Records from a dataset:

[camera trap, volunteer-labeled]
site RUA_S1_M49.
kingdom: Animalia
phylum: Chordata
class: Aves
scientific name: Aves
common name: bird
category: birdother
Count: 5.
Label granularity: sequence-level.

● **Task requirements**:
From the line containing "scientific name: Aves" down to the final line of the data, write out every line exactly; both the first and last of these belong in your answer, and nothing else does.

● **Answer box**:
scientific name: Aves
common name: bird
category: birdother
Count: 5.
Label granularity: sequence-level.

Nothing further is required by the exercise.